Une fois isolés, Turon entraîna Mélude dans une chambre vide. Seules quelques bougies permettaient à Mélude d’apprécier combien des sillons creusaient son visage. L’aventurière s’évertua tant bien que mal à s’interposer, mais nulle tentative ne suffit.

— Notre mission est d’une importance capitale, assena-t-il. Pour une personne frivole comme toi, c’est sûrement difficile à saisir, alors je vais être direct. Héliandri Jovas ne doit pas être découverte.

— Je lui ai déjà dit ! défendit l’aventurière. Quel est l’intérêt de la terrifier ainsi ?

— Les bardes sont incapables de se taire. Tout ce qui les intéresse, c’est de brailler à tue-tête autant d’histoires que possible.

— Votre image de notre profession est affreusement simpliste ! dénonça Mélude.

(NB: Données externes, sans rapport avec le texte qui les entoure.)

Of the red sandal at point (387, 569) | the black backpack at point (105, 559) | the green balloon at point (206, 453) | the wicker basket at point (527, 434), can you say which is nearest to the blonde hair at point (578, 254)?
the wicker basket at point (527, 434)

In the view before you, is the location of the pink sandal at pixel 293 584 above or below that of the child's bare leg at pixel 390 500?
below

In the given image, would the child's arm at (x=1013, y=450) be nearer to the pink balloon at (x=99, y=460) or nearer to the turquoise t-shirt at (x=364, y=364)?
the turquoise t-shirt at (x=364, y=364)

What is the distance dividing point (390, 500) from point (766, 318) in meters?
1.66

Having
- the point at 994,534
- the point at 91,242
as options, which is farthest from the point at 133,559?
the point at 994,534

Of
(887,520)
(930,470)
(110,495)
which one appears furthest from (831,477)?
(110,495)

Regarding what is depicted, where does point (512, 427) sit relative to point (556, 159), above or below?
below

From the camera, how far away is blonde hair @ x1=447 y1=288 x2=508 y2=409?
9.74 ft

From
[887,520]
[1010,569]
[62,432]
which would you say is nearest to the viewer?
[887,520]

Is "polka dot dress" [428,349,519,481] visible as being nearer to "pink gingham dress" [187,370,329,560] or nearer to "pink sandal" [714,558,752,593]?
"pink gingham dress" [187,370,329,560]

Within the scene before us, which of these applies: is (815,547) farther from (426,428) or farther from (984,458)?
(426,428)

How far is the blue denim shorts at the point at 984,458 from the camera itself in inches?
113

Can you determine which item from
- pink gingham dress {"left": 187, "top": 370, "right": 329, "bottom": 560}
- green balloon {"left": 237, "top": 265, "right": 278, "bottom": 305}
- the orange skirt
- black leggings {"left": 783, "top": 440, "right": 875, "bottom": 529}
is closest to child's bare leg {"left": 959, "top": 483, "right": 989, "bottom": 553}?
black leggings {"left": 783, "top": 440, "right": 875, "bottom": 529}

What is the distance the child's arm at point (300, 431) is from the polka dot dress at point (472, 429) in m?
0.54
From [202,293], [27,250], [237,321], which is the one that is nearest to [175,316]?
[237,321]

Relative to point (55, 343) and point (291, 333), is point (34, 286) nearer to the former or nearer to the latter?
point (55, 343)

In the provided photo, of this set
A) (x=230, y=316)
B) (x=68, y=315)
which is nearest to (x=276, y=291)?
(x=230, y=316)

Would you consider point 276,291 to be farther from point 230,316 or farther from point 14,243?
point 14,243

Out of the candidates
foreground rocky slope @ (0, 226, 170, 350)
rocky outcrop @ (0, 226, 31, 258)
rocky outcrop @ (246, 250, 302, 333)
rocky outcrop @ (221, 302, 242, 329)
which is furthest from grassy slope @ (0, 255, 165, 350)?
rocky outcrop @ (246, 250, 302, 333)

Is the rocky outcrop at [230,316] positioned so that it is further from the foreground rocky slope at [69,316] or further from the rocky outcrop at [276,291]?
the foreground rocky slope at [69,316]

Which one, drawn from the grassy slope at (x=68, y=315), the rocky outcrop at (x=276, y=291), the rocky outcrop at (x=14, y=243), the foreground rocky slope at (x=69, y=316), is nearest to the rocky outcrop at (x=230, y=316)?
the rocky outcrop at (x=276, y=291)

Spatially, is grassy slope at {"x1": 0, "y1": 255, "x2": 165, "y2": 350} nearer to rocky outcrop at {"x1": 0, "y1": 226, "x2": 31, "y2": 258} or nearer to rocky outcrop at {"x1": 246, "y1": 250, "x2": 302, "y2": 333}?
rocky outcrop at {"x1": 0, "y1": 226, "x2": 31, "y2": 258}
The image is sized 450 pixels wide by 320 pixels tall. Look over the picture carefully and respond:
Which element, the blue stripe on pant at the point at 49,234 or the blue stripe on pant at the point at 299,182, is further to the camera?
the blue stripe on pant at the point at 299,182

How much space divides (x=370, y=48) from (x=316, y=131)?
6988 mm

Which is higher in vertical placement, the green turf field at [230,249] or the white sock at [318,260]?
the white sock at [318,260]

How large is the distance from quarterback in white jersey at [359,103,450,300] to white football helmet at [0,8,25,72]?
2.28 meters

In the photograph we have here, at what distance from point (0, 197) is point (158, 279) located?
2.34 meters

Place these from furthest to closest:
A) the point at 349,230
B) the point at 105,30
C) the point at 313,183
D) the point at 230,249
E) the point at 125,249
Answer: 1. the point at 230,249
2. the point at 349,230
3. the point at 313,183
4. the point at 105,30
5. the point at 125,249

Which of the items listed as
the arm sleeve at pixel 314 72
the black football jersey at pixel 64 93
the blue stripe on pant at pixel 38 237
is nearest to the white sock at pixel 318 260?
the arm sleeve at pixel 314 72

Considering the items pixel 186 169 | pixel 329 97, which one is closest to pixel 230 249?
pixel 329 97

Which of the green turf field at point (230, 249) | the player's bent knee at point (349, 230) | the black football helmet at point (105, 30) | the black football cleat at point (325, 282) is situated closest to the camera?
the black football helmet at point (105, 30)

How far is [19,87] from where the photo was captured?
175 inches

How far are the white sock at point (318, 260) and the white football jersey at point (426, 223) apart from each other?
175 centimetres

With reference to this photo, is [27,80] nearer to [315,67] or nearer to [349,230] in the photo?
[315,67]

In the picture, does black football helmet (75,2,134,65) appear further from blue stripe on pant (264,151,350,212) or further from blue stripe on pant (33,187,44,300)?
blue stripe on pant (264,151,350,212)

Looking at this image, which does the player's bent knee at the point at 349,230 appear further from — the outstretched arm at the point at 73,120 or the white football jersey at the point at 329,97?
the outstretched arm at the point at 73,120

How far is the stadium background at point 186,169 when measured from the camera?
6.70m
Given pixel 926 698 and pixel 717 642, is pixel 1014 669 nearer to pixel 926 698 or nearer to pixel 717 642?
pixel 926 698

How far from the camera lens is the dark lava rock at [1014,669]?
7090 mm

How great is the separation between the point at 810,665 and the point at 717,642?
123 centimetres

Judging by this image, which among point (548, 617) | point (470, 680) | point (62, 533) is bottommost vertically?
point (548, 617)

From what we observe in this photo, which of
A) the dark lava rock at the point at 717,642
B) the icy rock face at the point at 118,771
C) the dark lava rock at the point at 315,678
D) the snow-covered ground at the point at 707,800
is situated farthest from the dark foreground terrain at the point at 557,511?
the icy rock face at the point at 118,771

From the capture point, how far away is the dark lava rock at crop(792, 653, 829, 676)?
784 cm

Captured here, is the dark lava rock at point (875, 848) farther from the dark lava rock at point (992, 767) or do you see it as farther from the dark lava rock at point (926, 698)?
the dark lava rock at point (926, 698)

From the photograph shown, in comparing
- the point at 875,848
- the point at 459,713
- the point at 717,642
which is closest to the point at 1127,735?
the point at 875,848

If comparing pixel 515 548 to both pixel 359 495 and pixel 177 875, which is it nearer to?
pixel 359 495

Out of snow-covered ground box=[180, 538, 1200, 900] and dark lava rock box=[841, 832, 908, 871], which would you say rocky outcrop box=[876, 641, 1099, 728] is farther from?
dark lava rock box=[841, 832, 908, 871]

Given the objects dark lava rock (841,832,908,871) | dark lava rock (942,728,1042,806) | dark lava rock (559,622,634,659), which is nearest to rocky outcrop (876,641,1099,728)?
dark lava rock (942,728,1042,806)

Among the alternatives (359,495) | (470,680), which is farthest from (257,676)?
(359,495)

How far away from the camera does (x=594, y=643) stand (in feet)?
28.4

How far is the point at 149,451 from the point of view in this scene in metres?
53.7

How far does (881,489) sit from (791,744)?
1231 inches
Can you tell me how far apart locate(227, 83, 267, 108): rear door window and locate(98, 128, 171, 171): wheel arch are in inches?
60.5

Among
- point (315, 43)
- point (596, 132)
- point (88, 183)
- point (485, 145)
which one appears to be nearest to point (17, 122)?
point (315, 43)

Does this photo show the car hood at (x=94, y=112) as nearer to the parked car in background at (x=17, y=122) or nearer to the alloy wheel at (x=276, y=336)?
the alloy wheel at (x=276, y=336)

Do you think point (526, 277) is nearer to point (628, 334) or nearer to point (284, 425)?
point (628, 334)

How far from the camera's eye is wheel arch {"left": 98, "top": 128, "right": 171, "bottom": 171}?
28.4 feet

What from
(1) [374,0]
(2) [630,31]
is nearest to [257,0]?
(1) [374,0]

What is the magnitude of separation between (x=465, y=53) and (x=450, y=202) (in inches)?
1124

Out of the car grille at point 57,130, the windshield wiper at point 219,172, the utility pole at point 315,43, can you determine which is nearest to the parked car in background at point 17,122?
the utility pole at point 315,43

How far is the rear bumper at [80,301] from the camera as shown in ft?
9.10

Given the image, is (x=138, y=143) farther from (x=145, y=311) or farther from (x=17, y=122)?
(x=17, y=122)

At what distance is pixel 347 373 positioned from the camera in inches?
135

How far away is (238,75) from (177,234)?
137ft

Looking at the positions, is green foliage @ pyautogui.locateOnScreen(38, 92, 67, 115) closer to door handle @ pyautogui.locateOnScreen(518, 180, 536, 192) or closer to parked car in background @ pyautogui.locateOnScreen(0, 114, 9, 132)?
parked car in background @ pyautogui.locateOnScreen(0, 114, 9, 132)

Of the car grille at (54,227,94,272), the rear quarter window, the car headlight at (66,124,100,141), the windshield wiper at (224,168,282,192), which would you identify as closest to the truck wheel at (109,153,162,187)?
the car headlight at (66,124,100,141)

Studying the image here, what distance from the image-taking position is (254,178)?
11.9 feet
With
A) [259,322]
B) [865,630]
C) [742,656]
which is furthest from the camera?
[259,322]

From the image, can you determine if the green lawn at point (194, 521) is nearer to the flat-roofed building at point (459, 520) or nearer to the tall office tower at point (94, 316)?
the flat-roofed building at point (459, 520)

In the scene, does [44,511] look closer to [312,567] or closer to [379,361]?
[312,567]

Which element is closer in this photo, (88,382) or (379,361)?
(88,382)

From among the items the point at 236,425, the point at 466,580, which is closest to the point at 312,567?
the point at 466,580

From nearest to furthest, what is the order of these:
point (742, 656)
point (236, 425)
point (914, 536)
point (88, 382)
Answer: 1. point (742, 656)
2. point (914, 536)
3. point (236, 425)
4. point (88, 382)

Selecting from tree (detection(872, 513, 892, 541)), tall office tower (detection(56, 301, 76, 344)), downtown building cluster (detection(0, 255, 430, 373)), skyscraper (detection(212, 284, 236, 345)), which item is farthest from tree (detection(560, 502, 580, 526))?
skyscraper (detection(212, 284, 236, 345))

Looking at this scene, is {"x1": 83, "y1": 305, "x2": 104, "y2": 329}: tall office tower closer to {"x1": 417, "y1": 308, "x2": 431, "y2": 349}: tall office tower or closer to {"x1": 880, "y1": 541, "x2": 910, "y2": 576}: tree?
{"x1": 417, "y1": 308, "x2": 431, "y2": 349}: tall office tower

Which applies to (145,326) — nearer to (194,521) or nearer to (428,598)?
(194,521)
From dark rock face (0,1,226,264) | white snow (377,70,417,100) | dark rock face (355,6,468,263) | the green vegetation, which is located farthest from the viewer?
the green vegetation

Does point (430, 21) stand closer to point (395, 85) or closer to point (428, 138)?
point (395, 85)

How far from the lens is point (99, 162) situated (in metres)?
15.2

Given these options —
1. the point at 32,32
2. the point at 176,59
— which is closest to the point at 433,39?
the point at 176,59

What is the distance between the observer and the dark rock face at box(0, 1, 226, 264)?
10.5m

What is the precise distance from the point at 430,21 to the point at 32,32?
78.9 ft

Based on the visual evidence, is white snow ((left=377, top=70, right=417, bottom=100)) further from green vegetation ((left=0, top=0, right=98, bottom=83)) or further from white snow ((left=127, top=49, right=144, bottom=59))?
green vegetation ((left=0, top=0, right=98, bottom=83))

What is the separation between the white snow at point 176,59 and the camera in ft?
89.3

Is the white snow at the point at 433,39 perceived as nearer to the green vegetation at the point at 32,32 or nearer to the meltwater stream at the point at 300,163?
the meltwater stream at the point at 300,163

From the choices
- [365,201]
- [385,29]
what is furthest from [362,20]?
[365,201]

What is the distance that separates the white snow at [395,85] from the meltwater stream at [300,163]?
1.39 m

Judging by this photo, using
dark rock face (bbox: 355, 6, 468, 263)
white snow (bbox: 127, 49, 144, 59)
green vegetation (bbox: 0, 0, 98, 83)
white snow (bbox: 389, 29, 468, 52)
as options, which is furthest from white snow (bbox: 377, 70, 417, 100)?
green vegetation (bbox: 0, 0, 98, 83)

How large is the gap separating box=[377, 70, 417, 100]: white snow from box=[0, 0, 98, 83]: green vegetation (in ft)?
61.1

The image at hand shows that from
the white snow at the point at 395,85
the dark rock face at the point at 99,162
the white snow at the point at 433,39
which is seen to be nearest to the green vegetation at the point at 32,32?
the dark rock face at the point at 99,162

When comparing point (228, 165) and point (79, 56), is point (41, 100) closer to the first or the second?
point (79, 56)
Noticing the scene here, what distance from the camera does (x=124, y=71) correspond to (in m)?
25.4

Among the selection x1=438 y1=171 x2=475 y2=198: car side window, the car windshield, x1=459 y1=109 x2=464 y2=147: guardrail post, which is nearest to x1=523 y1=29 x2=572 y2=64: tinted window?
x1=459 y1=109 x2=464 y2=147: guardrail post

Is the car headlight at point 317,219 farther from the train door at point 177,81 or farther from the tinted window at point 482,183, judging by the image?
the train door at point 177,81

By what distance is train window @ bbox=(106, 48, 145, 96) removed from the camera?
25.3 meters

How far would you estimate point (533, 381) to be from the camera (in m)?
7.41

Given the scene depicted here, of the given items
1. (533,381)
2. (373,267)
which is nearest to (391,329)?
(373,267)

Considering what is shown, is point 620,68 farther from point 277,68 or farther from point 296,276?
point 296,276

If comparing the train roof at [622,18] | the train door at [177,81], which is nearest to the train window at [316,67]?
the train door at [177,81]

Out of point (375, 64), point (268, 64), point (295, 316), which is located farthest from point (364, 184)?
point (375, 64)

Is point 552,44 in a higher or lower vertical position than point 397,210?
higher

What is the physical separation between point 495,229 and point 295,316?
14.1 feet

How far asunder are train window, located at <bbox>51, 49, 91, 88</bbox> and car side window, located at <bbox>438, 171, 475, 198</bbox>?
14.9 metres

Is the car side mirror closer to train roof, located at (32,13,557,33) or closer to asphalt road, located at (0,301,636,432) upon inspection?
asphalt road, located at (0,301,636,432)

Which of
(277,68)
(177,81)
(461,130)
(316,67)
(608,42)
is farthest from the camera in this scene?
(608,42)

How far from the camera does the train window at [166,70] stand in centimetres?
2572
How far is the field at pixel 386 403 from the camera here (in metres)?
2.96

La porte s’ouvrit derechef. Comme si leur camarade les avait sollicités, Makrine et Zekan jaillirent du couloir, et sur le seuil se positionnèrent offensivement.

— Tu le paieras si tu touches à notre amie humaine ! s’écria Makrine.

— Et voilà que je passe pour quelqu’un d’odieux, soupira Turon. Rassurez-vous, je ne m’abaisse jamais la violence gratuite.

— Pourquoi l’emmener ici, dans ce cas ? demanda Zekan. Vous reconnaîtrez que c’est suspect !

— Je voulais juste… Oh, peu importe. Mes excuses, je me suis emporté. Récupérez votre amie et hors de ma vue.

Mélude s’élança à brûle-pourpoint à hauteur de ses camarades, lesquels l’enlacèrent entre quelques murmures soulagés. Ils entreprirent d’abandonner les lieux, mais Héliandri s’aperçut que Mélude ne la lâchait jamais du regard.

Ce pourquoi elle les sollicita.

— Et si je vous parlais d’une grande épopée ? proposa-t-elle. D’après votre chanson, vous êtes férus de voyage.

— Quoi ? fit Turon. Héliandri, qu’est-ce que tu…

— Guvinor a placé sa confiance et ses espoirs en moi. Si je dois être meneuse, voici ma première décision ! Vous connaissez mon nom, et les ruines interdites de Dargath vous évoquent sûrement quelque chose. Je prévois d’y retourner dans un futur proche et j’ai besoin de compagnons. Mélude, Zekan, Makrine ! Me suivrez-vous pour cette quête ?

Dans les chiches flammes dansèrent des volontés que l’aventurière avait ravivé. Turon eut beau pester, il ne s’opposa pas davantage lorsque les musiciens revinrent sur leurs pas. Et leur confirmation se fit pleine d’assurance.